Text extract:
══════

0-201-41999-8 - Neil Bradley, The Concise SGML Companion

[This local archive copy is from the official and canonical URL, http://cseng.awl.com/bookdetail.qry?ISBN=0-201-41999-8&ptype=33; please refer to the canonical source document if possible.]

Computer & Engineering Publishing Group p r o f e s s i o n a l

This title is available for purchase on-line!

Book Description

Supporting Web site

Table of Contents

Chapter 10

Quick Search

Take our user survey! Let us know what you think.
Subscribe to our mailing lists

The Concise SGML Companion

by: Neil Bradley

ISBN: 0-201-41999-8

Chapter 10

Chapter 10. CALS Tables

SGML does not provide a standard model for representation of tabular material. Although an ISO model exists (in technical report ISO/IEC TR 9573), a different de facto standard has arisen from widespread use of software that supports the CALS DTDs, which were defined by the US Department of Defense for interchange of documentation between the DoD and its sub-contractors (the acronym currently stands for Continuous Acquisition and Lifecycle Support).

══════

Data provided:
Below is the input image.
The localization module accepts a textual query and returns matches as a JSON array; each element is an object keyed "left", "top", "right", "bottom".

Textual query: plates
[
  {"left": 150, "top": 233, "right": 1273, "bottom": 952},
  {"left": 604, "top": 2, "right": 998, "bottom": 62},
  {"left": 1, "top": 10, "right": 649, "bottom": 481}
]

══════

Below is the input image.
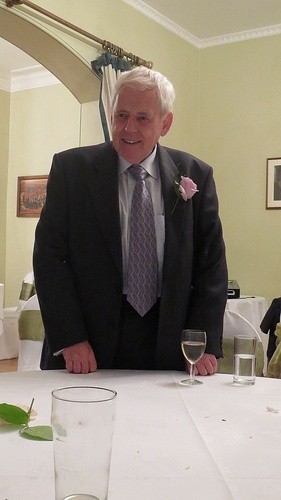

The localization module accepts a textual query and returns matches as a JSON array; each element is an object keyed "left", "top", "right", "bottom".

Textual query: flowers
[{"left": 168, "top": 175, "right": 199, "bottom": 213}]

══════

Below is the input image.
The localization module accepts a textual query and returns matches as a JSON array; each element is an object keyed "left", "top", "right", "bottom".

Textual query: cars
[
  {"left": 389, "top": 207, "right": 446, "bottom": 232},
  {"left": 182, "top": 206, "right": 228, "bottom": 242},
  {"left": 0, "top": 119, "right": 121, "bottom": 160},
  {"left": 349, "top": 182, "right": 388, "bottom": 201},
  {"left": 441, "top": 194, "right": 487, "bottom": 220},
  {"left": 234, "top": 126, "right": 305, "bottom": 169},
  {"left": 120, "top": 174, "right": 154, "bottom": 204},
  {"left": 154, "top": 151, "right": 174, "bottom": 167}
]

══════

What to produce:
Extend the SGML book chapter on CALS tables past its last sentence.

Task result:
The table model described in this chapter is derived from Appendix A of MIL-M-28001B (26 June 1993), and includes many usage recommendations from the SGML Open Committee technical memorandum TR 9502:1995, of 19 October 1995, which addresses several ambiguities in the standard.

When to use CALS tables

SGML may represent tabular material in any number of ways, so why attempt to apply conformity, and the compromises this implies? CALS is not always the best solution - it does little to meet the SGML ideal of replacing format with meaning.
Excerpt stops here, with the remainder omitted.